I’ll be speaking today to Steve Klein‘s “Writing Across Media” class at George Mason University.
I’ve written lots about traditional writing in the style of newspaper stories and those styles and issues remain important. But digital tools and platforms present a broad range of challenges and opportunities for writers, which I will focus on here and in my presentation to the class. The best way to learn each of these writing techniques is to practice it. I will offer a few tips and link to some helps (I appreciate other links, if you can offer them in the comments). Some good places to learn about writing for different media are Mindy McAdams’ blog or Mark Briggs’ books. Some digital writing tools and types I will encourage the students to study and try:
Twitter. Twitter may be the best tool for journalists introduced during my career (along with the spreadsheet and the cell phone). Regardless of the content of your tweets and how well you engage with other tweeps or use it for breaking news, it’s a fabulous writing tool. When you have only 140 characters to make a point, you learn to economize with words and get to the point. I checked the three top stories on the Washington Post site Tuesday afternoon and two of them were way longer than a tweet (and desperately in need of streamlining). The lead on a story on the United Nations response to the Israeli flotilla attack was more than two tweets long and another Post story on the death of an Al Qaeda leader had a lead nearly two tweets long. On the other hand, the story on the Gores’ separation had a tweetworthy lead. Check the three and see which gets to the point clearer and sooner. Live tweeting an event also results in a compelling narrative, one concise point at a time. Follow Ron Sylvester of the Wichita Eagle as he covers a trial to see some strong live tweeting. Tweets are one of several forms of the update, a common social-media writing form used (not always with the 140-character limit) in other platforms, such as Facebook or LinkedIn updates and Foursquare tips or shouts.
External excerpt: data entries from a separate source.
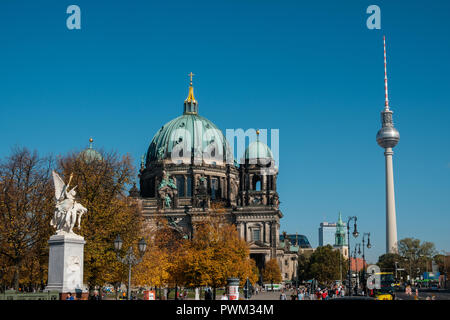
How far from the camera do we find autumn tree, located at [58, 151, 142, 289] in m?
51.3

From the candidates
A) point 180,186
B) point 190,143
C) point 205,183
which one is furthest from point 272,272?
point 190,143

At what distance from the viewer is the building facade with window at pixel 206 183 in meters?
134

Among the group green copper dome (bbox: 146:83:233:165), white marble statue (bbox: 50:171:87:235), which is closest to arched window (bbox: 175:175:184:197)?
green copper dome (bbox: 146:83:233:165)

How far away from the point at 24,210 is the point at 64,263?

Liveblogs. Writing as an event is unfolding is a completely different sort of writing. You aren’t trying to decide after the fact what your lead should be or what goes into the summary and what doesn’t. Instead, you are trying to capture the essence of the new event as it unfolds, not transcribing, but capturing the important quotes, action and moments of every few moments. You write an unfolding narrative. Liveblogs work for a variety of events, from sports to trials to government meetings to breaking stories. The liveblog works well in combination with a summary story for print, web or broadcast. The summary can tell the most important development of the day and just a quote or two, linking to a replay of the liveblog for readers who want more.
Conversation. A huge factor in digital writing is the conversational aspect of it. In blog and story comments, in Twitter replies, Facebook comments, live chats and virtually any form of digital writing, the writer invites conversation and needs to respond. One of the most common complaints about digital writing is the ugly, hostile tone that comments sometimes take. But when the writer engages in the discussion, it usually turns from rant to conversation.
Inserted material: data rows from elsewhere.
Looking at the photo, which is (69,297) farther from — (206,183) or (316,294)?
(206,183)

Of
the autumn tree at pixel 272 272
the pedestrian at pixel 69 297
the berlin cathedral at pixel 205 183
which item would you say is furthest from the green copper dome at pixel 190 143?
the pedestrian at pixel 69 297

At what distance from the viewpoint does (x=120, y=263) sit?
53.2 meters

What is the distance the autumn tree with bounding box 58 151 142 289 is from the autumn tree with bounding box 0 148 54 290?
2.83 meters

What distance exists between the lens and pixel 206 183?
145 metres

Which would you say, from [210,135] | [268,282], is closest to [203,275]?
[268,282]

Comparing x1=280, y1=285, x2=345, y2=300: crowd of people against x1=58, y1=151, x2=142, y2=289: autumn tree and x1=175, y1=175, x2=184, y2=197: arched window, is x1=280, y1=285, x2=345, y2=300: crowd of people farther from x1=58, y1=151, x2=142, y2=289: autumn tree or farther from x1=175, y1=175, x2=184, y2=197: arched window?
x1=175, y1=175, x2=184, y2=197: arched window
Interactive databases. Databases can be important storytelling tools. Be the Answer, my report on databases for the American Press Institute’s Newspaper Next project, details a variety of ways news organizations can use databases as storytelling vehicles. StarTribune.com’s 13 Seconds in August provides an interactive database of videos and text stories of each of the vehicles involved in the 2007 collapes of the Interstate 35W bridge in Minneapolis. I also showed the class the Des Moines Register’s Parkersburg tornado map, a great storytelling compilation of writing, video, photos and map.
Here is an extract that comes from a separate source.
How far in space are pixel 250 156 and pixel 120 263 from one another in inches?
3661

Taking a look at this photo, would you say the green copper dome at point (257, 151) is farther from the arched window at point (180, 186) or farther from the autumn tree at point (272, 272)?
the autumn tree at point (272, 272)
Aggregation and curation. Aggregation is not necessarily a form of writing. Sometimes it’s just a matter of collecting RSS feeds. But curation can become a writing challenge, as you select the most significant of the aggregated content and write brief summaries to accompany links.
Videos. I am no video veteran, but I learned a lot about video writing and gained respect for it as a writing form in writing a script for a video story (produced by Michael Barnes) when I was at The Gazette in 2008. Timing my words to match up with the images on the screen took several rewrites.
Multimedia. Digital media present excellent opportunities to combine writing with visual content. The Last Chance interactive story of Louisiana’s disappearing coastline (a 2007 story that feels timely today, with the coast under a new threat) is a powerful example of strong writing that ties together audio and an animated map.
Links. The digital writer doesn’t need to footnote the way an academic writer does and doesn’t need as much attribution or background as a newspaper writer does. Links help you provided depth, context and sourcing. News organizations were initially reluctant (and some still are) to link to external sites, fearing that if they send users away, they wouldn’t return. But, as I’ve blogged before, Google built the most successful business in the history of the Internet by linking to external content. Publish2 provides excellent linking tools.
SEO. Writing for search engines presents new challenges. A print headline can be intriguing, but an online headline needs to include keywords that are going to attract search engines (and attract clicks when they turn up in searches). You can still write clear, lively headlines that are search-engine optimized, but it requires work and new skills.
Blogs. For many journalists, a blog starts out as just an online column or a series of online stories or a place to empty the notebook of items that don’t fit in your print stories. But effective blogging evolves beyond that, becoming a place to use multiple types of elements. Sometimes just a sentence or paragraph (often with a link) can make an effective blog post. A conversational tone and interaction in the comments are common in effective blogging. Roxanne Hack of OCRegister.com gave this advice last year when I was seeking tips for bloggers: “Blogging is not a graduation speech, it’s a conversation with someone at the grad party.”
Writing as an artistic element. While the words you choose are important, you can also use the actual text as an artistic element. The Machine is Us/ing Us, Did You Know? and The surprising truth about what motivates us illustrate how a video using text as an art element can be a writing platform.
Have I missed some tools, techniques or platforms of digital writing? Or do you have some examples or advice in the areas above?